NEWS

"The Recognition Machine" by Antje Van Wichelen (with Michael Murtaugh) acquired by Rautenstrauch-Joest Museum

We are delighted to share the news that The Recognition Machine (TRM)—a work by Moussem artist Antje Van Wichelen in collaboration with Michael Murtaugh—has been purchased by Rautenstrauch-Joest Museum in Cologne.

TRM takes the shape of a photo booth, albeit with a unique spin. Viewers can have their photograph taken, but through the use of publicly available facial recognition algorithms and classification models, their image will be emotionally matched to a portrait that Van Wichelen re-made from photographs from 19th century colonial photography collections. The photographs themselves are often “troubled”, depicting colonized persons, made without the subject’s consent, and in the service of a colonial perspective that aimed to utilize the then-new technology of photography as a medium to lend a quasi-scientific air of objectivity to racist ideas.

The resulting portraits are printed on a receipt, accompanied with a QR-code that links to the remade portrait on TRM’s website. There, the visitor is invited to explore the provenance of the images and their entanglement with historical systems of classification. The aim is to challenge visitors to consider the dominant cultural bias present in colonial photography and consider the parallels with contemporary software and their networks of distribution. After printing, the digital image is deleted; the physical photograph can be added to the museum walls and will slowly fade away.

The project is a comprehensive and critical extension of the two artists’ years-long research into photographic archives from the colonial era and the parallels with contemporary surveillance systems based on “machine vision”.

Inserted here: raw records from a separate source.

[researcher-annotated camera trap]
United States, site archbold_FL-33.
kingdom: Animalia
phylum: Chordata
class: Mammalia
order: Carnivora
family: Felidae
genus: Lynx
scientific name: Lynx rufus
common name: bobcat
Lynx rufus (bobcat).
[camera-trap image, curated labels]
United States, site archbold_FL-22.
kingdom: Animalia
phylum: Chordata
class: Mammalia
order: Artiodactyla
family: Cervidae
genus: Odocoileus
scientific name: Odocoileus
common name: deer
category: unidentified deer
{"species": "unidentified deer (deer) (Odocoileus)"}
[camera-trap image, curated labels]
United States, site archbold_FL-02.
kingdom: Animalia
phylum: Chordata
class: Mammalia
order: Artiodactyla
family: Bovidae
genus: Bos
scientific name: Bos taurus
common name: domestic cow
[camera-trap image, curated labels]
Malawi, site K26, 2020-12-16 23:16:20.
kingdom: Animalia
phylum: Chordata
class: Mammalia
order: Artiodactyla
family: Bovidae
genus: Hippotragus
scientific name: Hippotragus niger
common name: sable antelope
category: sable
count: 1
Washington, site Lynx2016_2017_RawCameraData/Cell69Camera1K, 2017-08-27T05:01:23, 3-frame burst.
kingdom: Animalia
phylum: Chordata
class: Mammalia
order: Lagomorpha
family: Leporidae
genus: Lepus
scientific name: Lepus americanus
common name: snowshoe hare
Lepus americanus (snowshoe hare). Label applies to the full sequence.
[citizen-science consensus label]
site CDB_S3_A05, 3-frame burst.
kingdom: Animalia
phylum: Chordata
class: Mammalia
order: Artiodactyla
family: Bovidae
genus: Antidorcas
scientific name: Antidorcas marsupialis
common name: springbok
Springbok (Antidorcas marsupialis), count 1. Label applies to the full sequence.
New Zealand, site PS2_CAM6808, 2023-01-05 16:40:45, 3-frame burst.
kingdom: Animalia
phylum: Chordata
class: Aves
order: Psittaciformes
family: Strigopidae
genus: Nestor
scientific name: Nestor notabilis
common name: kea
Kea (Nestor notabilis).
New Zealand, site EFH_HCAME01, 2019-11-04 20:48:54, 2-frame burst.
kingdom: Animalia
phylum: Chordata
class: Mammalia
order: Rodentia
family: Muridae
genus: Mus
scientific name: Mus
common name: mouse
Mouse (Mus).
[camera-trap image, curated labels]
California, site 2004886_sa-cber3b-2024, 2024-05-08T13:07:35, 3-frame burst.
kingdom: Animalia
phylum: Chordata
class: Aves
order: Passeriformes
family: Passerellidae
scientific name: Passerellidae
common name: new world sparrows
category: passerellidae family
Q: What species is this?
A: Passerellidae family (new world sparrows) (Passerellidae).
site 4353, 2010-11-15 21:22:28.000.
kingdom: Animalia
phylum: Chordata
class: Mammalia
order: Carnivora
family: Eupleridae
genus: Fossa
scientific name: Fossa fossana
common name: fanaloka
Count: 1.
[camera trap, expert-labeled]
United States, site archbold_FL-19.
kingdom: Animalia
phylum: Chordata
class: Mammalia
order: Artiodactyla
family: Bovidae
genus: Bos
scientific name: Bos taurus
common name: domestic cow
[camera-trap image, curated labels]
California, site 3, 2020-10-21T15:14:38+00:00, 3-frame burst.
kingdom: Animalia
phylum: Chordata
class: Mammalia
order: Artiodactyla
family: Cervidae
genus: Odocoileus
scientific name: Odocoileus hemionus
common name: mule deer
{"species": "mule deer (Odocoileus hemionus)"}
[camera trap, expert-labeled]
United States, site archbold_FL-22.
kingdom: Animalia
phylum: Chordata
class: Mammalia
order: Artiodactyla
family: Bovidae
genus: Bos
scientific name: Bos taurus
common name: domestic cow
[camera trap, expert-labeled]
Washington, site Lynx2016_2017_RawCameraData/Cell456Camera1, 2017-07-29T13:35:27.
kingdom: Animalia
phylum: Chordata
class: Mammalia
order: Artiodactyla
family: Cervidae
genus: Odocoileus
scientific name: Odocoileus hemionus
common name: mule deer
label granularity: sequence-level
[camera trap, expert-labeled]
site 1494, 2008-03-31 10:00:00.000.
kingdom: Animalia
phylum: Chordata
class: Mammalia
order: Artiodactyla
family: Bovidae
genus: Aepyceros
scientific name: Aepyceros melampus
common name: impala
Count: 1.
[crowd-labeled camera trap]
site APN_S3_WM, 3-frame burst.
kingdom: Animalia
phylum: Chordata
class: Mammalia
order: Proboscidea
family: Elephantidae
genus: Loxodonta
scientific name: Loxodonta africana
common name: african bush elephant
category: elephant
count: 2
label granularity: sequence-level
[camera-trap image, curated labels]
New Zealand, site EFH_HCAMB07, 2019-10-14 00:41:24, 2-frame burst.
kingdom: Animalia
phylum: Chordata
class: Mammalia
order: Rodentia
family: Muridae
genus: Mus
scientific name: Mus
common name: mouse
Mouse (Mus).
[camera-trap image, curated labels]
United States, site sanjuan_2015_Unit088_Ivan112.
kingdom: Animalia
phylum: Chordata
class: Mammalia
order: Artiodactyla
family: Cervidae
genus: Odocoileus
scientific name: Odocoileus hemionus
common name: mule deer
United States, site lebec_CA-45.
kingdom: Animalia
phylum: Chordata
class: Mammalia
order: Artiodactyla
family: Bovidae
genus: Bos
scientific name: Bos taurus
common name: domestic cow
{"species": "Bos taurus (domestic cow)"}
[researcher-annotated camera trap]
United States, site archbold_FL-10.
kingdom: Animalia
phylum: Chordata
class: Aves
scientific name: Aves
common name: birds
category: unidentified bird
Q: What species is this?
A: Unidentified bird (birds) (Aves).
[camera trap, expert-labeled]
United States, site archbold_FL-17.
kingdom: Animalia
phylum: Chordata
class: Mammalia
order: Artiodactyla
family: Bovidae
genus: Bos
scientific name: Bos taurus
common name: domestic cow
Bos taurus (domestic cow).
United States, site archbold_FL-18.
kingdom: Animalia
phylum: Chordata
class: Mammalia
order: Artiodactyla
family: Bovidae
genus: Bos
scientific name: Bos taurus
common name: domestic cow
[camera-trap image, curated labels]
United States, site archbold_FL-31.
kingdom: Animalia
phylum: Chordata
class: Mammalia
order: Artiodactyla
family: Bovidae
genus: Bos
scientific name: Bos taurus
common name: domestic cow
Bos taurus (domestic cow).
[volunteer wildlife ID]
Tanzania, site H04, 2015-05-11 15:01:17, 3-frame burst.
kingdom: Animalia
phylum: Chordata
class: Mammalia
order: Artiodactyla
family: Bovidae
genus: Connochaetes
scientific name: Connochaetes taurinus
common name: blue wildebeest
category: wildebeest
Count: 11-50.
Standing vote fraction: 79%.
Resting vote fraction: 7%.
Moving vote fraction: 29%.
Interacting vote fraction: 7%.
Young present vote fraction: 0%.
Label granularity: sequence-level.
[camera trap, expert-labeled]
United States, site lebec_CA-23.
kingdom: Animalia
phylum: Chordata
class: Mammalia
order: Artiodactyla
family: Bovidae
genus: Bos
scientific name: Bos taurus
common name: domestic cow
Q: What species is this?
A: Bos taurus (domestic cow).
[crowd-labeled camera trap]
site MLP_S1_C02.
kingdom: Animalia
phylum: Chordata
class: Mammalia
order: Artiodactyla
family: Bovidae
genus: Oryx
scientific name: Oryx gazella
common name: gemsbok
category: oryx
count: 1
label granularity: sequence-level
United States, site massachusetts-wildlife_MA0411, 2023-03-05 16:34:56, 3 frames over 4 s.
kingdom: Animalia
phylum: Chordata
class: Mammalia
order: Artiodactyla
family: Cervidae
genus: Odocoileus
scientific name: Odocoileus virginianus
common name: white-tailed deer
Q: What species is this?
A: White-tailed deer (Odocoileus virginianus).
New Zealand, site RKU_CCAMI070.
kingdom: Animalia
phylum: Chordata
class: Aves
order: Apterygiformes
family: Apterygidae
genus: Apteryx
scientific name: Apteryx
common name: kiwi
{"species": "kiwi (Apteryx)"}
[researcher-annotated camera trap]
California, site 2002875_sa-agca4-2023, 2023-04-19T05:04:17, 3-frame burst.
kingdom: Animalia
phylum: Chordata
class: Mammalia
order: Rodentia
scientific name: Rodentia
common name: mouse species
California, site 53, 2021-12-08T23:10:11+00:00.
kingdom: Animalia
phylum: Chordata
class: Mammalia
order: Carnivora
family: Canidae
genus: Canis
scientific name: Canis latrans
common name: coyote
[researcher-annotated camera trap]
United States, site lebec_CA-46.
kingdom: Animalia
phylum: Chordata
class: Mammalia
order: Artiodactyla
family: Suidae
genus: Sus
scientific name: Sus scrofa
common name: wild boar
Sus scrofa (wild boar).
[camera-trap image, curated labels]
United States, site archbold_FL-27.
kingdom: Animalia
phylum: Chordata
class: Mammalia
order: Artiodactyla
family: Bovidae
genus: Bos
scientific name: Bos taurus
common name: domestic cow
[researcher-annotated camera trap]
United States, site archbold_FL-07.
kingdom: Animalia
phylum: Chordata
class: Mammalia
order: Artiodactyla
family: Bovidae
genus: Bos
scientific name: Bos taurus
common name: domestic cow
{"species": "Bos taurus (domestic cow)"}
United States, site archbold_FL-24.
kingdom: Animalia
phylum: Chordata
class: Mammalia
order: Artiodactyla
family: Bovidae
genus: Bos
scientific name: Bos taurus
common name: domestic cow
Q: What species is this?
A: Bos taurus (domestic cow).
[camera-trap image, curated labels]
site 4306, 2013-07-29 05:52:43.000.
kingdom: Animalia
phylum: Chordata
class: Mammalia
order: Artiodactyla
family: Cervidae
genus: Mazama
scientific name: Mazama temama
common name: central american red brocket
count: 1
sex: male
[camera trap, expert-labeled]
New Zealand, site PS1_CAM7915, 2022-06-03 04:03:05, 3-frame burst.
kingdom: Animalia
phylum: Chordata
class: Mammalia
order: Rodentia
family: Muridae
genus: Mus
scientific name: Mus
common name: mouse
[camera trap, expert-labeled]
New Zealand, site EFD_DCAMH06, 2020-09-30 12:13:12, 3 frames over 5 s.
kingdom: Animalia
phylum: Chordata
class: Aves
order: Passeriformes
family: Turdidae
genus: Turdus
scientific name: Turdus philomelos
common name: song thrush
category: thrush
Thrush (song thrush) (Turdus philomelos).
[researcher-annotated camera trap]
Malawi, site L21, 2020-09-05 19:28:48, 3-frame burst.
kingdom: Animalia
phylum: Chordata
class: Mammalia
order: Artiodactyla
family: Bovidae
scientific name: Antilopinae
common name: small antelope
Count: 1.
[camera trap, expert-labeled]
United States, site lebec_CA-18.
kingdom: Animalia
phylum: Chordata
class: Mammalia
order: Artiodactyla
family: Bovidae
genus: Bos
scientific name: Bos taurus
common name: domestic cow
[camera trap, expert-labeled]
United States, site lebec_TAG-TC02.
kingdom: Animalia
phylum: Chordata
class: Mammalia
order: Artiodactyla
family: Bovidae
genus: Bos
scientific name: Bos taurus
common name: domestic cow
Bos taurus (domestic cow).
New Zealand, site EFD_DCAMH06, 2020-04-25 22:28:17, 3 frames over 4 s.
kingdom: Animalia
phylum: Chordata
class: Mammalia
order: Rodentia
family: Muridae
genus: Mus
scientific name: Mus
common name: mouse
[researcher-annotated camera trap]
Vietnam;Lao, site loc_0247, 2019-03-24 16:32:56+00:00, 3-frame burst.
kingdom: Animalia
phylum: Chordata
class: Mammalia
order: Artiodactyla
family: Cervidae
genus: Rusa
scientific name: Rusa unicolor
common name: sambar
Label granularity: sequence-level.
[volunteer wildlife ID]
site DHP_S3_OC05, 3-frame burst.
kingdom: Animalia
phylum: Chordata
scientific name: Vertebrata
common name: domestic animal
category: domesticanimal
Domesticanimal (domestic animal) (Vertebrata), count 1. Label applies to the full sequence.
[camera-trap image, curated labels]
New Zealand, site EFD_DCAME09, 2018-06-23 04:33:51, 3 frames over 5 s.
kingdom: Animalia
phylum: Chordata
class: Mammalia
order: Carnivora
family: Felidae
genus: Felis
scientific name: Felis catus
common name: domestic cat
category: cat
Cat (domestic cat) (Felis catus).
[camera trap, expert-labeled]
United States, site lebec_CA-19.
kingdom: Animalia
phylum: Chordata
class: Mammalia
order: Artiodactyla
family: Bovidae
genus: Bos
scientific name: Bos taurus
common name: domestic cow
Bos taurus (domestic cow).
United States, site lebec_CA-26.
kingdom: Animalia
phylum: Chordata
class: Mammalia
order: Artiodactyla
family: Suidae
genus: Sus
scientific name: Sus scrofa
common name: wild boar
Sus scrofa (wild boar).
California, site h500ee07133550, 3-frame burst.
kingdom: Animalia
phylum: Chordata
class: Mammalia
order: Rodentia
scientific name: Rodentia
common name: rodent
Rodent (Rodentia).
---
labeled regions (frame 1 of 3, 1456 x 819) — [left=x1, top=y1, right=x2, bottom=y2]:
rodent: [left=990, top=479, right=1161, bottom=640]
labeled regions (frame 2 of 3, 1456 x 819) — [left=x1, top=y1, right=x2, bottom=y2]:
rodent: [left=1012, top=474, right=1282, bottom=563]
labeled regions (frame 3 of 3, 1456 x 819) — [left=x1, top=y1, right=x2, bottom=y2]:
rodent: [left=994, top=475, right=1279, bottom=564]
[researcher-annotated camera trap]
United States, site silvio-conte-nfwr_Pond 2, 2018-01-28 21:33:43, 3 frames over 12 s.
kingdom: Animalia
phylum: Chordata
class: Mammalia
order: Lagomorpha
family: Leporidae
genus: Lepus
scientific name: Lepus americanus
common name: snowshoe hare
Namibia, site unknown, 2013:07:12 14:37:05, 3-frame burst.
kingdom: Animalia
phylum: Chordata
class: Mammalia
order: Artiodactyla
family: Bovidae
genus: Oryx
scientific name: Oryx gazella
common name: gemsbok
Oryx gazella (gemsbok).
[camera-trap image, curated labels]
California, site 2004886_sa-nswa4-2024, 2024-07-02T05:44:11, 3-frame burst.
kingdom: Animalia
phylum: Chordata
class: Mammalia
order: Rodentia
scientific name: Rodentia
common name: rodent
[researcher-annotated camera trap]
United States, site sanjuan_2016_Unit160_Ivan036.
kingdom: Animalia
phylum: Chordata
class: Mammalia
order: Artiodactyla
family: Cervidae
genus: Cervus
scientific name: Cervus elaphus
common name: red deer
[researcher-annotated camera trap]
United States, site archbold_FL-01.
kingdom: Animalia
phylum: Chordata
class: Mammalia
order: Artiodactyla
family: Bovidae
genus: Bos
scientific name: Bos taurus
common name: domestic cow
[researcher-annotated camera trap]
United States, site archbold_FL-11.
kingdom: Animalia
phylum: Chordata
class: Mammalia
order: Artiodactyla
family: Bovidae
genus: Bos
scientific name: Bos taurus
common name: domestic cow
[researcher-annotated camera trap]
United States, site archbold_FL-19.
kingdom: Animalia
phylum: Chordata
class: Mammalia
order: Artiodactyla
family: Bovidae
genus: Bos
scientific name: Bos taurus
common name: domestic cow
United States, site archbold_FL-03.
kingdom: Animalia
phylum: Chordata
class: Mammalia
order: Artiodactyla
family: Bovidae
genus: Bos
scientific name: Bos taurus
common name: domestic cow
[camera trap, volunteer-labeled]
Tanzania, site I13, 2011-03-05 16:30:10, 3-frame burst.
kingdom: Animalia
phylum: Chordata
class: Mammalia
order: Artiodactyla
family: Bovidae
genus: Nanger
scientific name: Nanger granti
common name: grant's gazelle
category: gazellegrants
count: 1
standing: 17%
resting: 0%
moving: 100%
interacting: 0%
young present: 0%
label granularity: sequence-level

The Recognition Machine will be permanently on-view at the Rautenstrauch-Joest Museum from 7 March onwards and we strongly encourage you to check it out if you are in Cologne.

Versions of TRM have previously been shown at Working Title Festival by Workspace Brussels (2018), Rautenstrauch-Joest Museum (2019), Fondazione Sandretto Re Rebaudengo in Turin (2020), the Dakar Biennial (2022) and Cinema Nova Brussels (2023).

In June 2023, Antje Van Wichelen (as part of the collective Troubled Archives with Rokia Bamba, Peggy Pierrot, Loes Jacobs and Brenda Bikoko), presented the exhibition NEW HERO.IN.ES at the Moussem Studios. The exhibition was the result of a prior gathering of the collective at the studio of collodion master photographer Silvano Magnone, where they experimented with the collodion technique by photographing one another. Throughout the process, conversations about contemporary heroism and societal healing unfolded which were further explored in the subsequent presentation at Moussem, where 16 mm projectors aimed to reproduce the images made at Magnone’s studio and images from colonial databases, accompanied with a soundwork by Rokia Bamba.